Page 1 of 1

Lots of problems with random FAH crashes on GPU (RX 5600 XT)

Posted: Mon Apr 06, 2020 4:03 pm
by RiaSkies
I don't know if this is a driver or a BIOS issue, or if F@H Core v22 just doesn't like the 5600 XT, or if my card is just butts

Note: This is (primarily) concerning the FAH core crashing, becoming unstable, or otherwise just not working. At this time, while I have encountered one blue-screen, I have not noticed full system or GPU crashes as a result of running FAH, but I haven't been able to successfully fold on my GPU.

I've had seemingly every issue in the book:

- clCreateCommandQueue (-6) errors getting the program started
- Reaching bad (NaN) states and being unable to load from a checkpoint
- Random crashes in the F@H core
- Core refuses to boot up and no log

Some sample log files can be found here: viewtopic.php?f=61&t=33972

I'm running a Sapphire Pulse graphics card at factory-stock settings, and it was able to run multiple consecutive runs of FurMark (max temp on the last run was 75 C) without any system errors, benchmark shutdowns, or other evidence of instability. I have downloaded the latest AMD drivers, and GPU-Z is detecting that OpenCL support is present on the card.

I'm sort of at wit's end; right now, I have disabled GPU folding since I have yet to successfully fold a protein and constantly submitting bad WU's doesn't help advance the science, but I'd very much like to be able to use this card for the betterment of kicking CoVID in the teeth.

GPU-Z Profile: https://i.imgur.com/AEZoBdO.gif

From what I've seen, there are some issues being reported with GCN-based cards but this is a Navi-based card which is having the issues, so... Not sure where to go from here. Maybe a BIOS flash would fix this?

Re: Lots of problems with random FAH crashes on GPU (RX 5600

Posted: Mon Apr 06, 2020 5:40 pm
by Joe_H
The reference clock setting for a 5600 XT is 1375 with a 1750 boost. Are the Sapphire factory settings higher than that? If so, try reducing the clock speed to the reference values.

Some others using the Navi based cards have posted that they needed to adjust fan and power settings, some searches here should turn those up. Also someone posted recently about one of the latest drivers from AMD having issues with F@h.
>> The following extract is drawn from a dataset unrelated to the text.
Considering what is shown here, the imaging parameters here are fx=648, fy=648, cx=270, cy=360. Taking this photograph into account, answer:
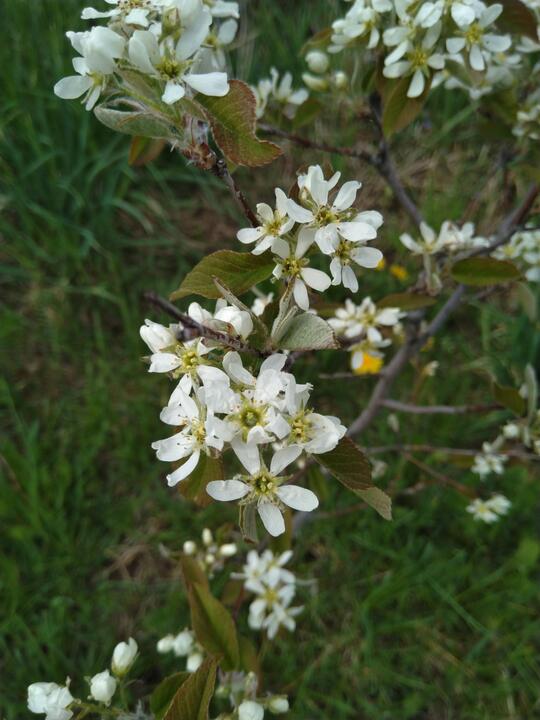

Re: Lots of problems with random FAH crashes on GPU (RX 5600

Posted: Tue Apr 07, 2020 6:42 am
by foldy
This is another heavy benchmark you could try to run to reproduce the issue
https://benchmark.unigine.com/superposition

You can limit power usage of the GPU to see if that is the problem.

Re: Lots of problems with random FAH crashes on GPU (RX 5600

Posted: Tue Apr 07, 2020 1:05 pm
by RiaSkies
It seems like increasing the fan speed considerably and lowering power usage to -43% was enough to stabilize F@H to run some GPU folds on this computer, though at some loss to performance. Hopefully new driver development from AMD will be forthcoming that addresses the black screen issue.

Re: Lots of problems with random FAH crashes on GPU (RX 5600

Posted: Tue Apr 07, 2020 7:21 pm
by toTOW
Don't forget the list of known issue in latest drivers (but it existed before) :
Known Issues
Running Folding@Home while also running an application using hardware acceleration of video content can cause a system hang or black screen. A potential workaround is disabling hardware acceleration for the application that has it enabled.

Re: Lots of problems with random FAH crashes on GPU (RX 5600

Posted: Fri Apr 24, 2020 7:40 pm
by DarkFoss
Try the new AMD 20.4.2 driver I had those errors too with my Fury X.https://www.amd.com/en/support/kb/relea ... win-20-4-2
Fixed Issue Radeon RX Vega series graphics products may experience a system hang or black screen when running Folding@Home while also running an application using hardware acceleration of video content.

Project: 11761 (Run 0, Clone 10697, Gen 12) Project: 14562 (Run 0, Clone 157, Gen 21)Project: 14561 (Run 0, Clone 828, Gen 1) Project: 14561 (Run 0, Clone 1905, Gen 0) Project: 14561 (Run 0, Clone 1173, Gen 2)Project: 14563 (Run 0, Clone 990, Gen 3)

All the above completed with zero errors. Projects 14561 has 438,651 Atoms 14562 has 371,771 Atoms 14563 has 448,584 Atoms so that error is gone as well previously anything above 165k Atoms would fail immediately. The third one listed had actually been failed by a nvidia card.
The new covid19 wu's run hot all I had to do was increase the minimum fan speed from 500 to 975.